Los ojos del erudito lleno de arrugas brillaron con tanta intensidad sobre ella que Hester Prynne apretó las manos contra su corazón, como si temiese que pudiera leer allí su secreto en ese mismo momento.

—¿No quieres revelar su nombre? A pesar de ello, será mío —dijo él a modo de resumen, con expresión de confianza, como si el destino estuviese en sus manos—. Él no lleva, como tú, una letra infamante cosida a sus ropas, pero yo la leeré en su corazón. Pero no tengas miedo por él. No creas que voy a interferir en los métodos del cielo para su castigo, ni que, para mi propia perdición, le entregue a las garras de las leyes de los hombres. Ni tampoco imagines que he de tramar algo contra su vida, no, ni contra su fama si, como creo, es un hombre de buena reputación. ¡Que le dejen vivir! ¡Que le dejen esconderse tras los honores externos, si puede! ¡No por eso dejará de ser mío!

—Tus actos parecen misericordiosos —dijo Hester, aturdida y espantada—, pero tus palabras son aterradoras.

—Ya que fuiste mi mujer, quiero pedirte una cosa —prosiguió el hombre—. Has guardado el secreto de tu amante. ¡Guarda también el mío! En esta tierra no hay nadie que me conozca. No confíes a ningún ser humano que en otro tiempo me llamaste esposo. Aquí, en este salvaje confín de la tierra, levantaré mi tienda, porque, errante en todas partes y al margen de cualquier interés humano, aquí he encontrado una mujer, un hombre y una niña, y entre ellos y yo existen los lazos más estrechos. No importa que sean de amor o de odio, no importa que tenga derecho a ellos o no. Tú y lo tuyo, Hester Prynne, me pertenecéis. Mi hogar está donde tú estés, y donde él esté. ¡Pero no me traiciones!

—¿Por qué lo deseas? —preguntó Hester rechazando, sin saber bien por qué, aquel secreto lazo—. ¿Por qué no te presentas abiertamente y me repudias de una vez?

—Tal vez sea —replicó el hombre— porque no quiero tropezar con la deshonra que mancha al marido de una mujer infiel. O por otras razones. Basta, mi propósito es vivir y morir desconocido. Deja, pues, que tu marido sea para el mundo uno que murió, y del que nunca llegará noticia alguna. No me reconozcas de palabra, ni mediante un gesto o una mirada. No confíes el secreto, sobre todo, al hombre con el que me traicionaste. Si me fallas en esto, ten cuidado. Su honra, su reputación y su vida estarán en mis manos. ¡Ten cuidado!

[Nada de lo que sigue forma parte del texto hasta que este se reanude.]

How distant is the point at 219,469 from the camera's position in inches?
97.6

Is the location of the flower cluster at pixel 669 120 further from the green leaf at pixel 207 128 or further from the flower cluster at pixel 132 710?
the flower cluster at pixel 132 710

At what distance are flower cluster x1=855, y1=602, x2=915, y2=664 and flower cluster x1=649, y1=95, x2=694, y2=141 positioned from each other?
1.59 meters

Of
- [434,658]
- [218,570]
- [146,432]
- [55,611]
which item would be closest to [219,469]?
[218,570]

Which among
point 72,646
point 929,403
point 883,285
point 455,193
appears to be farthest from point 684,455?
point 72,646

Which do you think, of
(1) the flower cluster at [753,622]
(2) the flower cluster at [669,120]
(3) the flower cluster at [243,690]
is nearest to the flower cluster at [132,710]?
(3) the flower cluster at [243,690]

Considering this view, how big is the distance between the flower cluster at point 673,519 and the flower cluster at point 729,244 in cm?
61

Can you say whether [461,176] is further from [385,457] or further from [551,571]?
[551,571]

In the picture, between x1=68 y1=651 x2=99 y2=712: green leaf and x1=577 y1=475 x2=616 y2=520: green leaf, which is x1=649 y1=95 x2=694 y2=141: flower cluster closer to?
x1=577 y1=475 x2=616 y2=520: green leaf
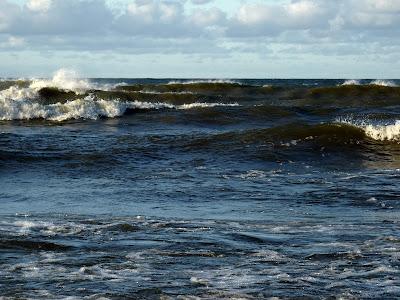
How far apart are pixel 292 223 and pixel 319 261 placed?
2328mm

—Guardaré tu secreto como guardo el suyo —dijo Hester.

—¡Júralo! —añadió el hombre.

Y ella lo juró.

—Y ahora, Mistress Prynne —dijo el viejo Roger Chillingworth, como hemos de llamarle de ahora en adelante—, te dejo sola; ¡sola con tu hija, y con la letra escarlata! ¿Cómo es eso, Hester? ¿Te obliga la sentencia a llevar esa marca incluso mientras duermes? ¿No tienes miedo a las pesadillas y a sueños espantosos?

—¿Por qué me sonríes así? —preguntó Hester, inquieta por la expresión de sus ojos—. ¿Eres como el Hombre Negro que vaga por el bosque que nos rodea? ¿Me has inducido hábilmente a una promesa que habrá de causar la ruina de mi alma?

—¡De tu alma, no! —respondió él con otra sonrisa—. ¡No, de la tuya no!